Thanks a lot for the great video. I really appreciate your efforts, I used the C41 tutorial one to one and it worked perfectly. Black and white film will be the next project, but that shouldn't be a problem with the tutorial here. Keep up the good work :)
Ilford does not recommend to pre-wash because they have a special layer with wetting agent on the film to ensure an even development. With pre washing you will remove this layer which might (!!) lead to uneven development, according to Ilford.
Great video tutorial👍 I must say tho Whatever you do, NEVER taste fixer I involuntarily put my finger in my mouth while it was drenched in fixer It tasted like rotten eggs that have been vomited into a cup of urine (don’t ask)
I'd like to start developing my HP5 this year. Is this process still your preferred method since this is 3 years old now. Also, can someone explain why it is pushed to 1600? Is it shot at 400 then developed at 1600? Pushing is new to me.

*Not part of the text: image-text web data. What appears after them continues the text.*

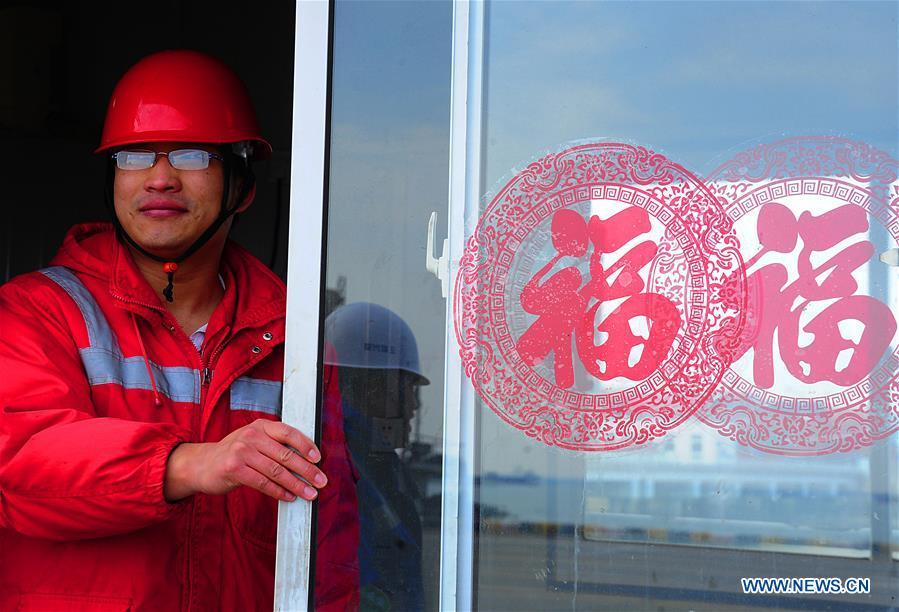 Gong Fuqiang, a crane driver, looks out of the door of a rest room at Zhenghe Xinggang Terminals of Taicang Port in Suzhou, east China\'s Jiangsu Province, Feb. 11, 2019, the first workday after Spring Festival holiday. (Xinhua/Ji Haixin)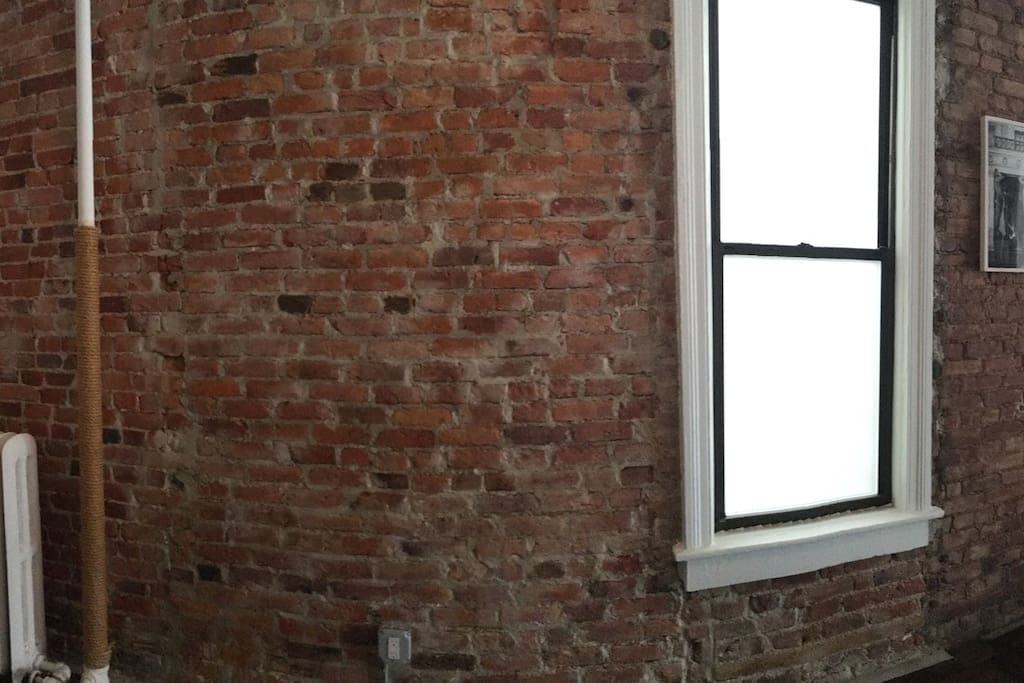 A partial panorama of the east wall.  The entire space is more than 60' long!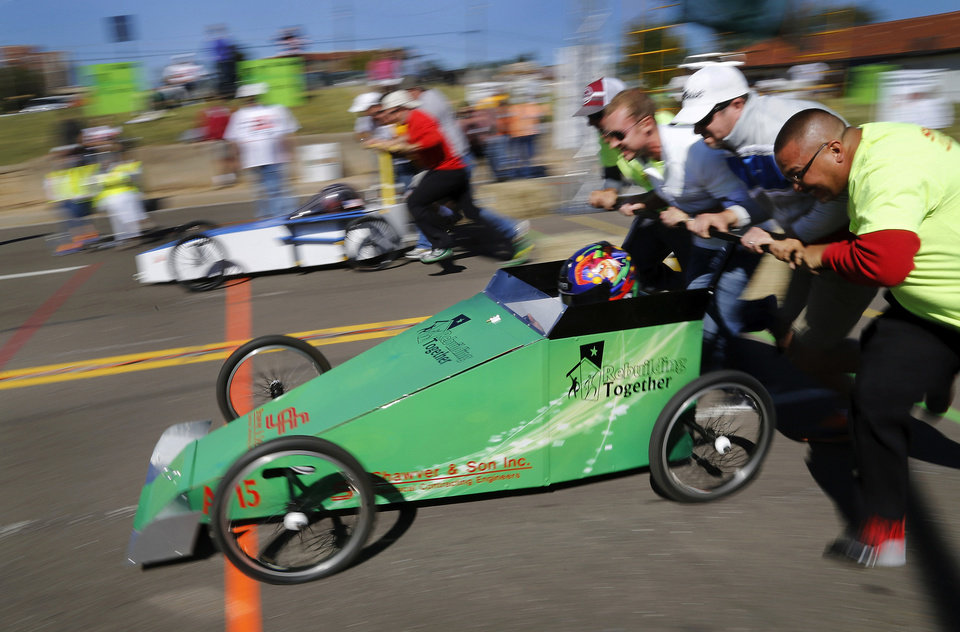 Photo - Crews push their team entries off the starting line.  The car in front, sponsored by Shawver & Son, won the amateur division of the 10th annual Rebuilding Together OKC Construction Derby on Sunday. Twenty-two teams entered non-motorized  vehicles in this year's competition on a course dubbed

Hi. A short question. I don't know if I'm there already to develop by myself and have few rolls to do it. As you are located in Germany and I'm in Luxembourg, I wanted to ask if you could recommend any lab that I could send the rolls so they will develop and scan them (few 35, few 120mm). You advice will be greatly appreciated!
Thanks for the wonderful videos on film photography. I have one question: if I want to overexpose by one stop, what is the difference in end result if I overexpose the film by one stop and then develop it at box speed as opposed to exposing the film at box speed and then push one stop in developing?
Despite what it says on the box, Ilford HP5+ (and Kodak Tri-X) are 160 asa films (Ansel Adams, Barry Thornton et al) Why not try to get the very best negative possible instead of the very worst. Just a couple of rolls of B&W film in your Leica at optimum asa. Barry Thornton recommends half the box speed developed in Ilford Perceptol 1+2 dilution, this would make an interesting video. Thanks for your content, I am a subscriber.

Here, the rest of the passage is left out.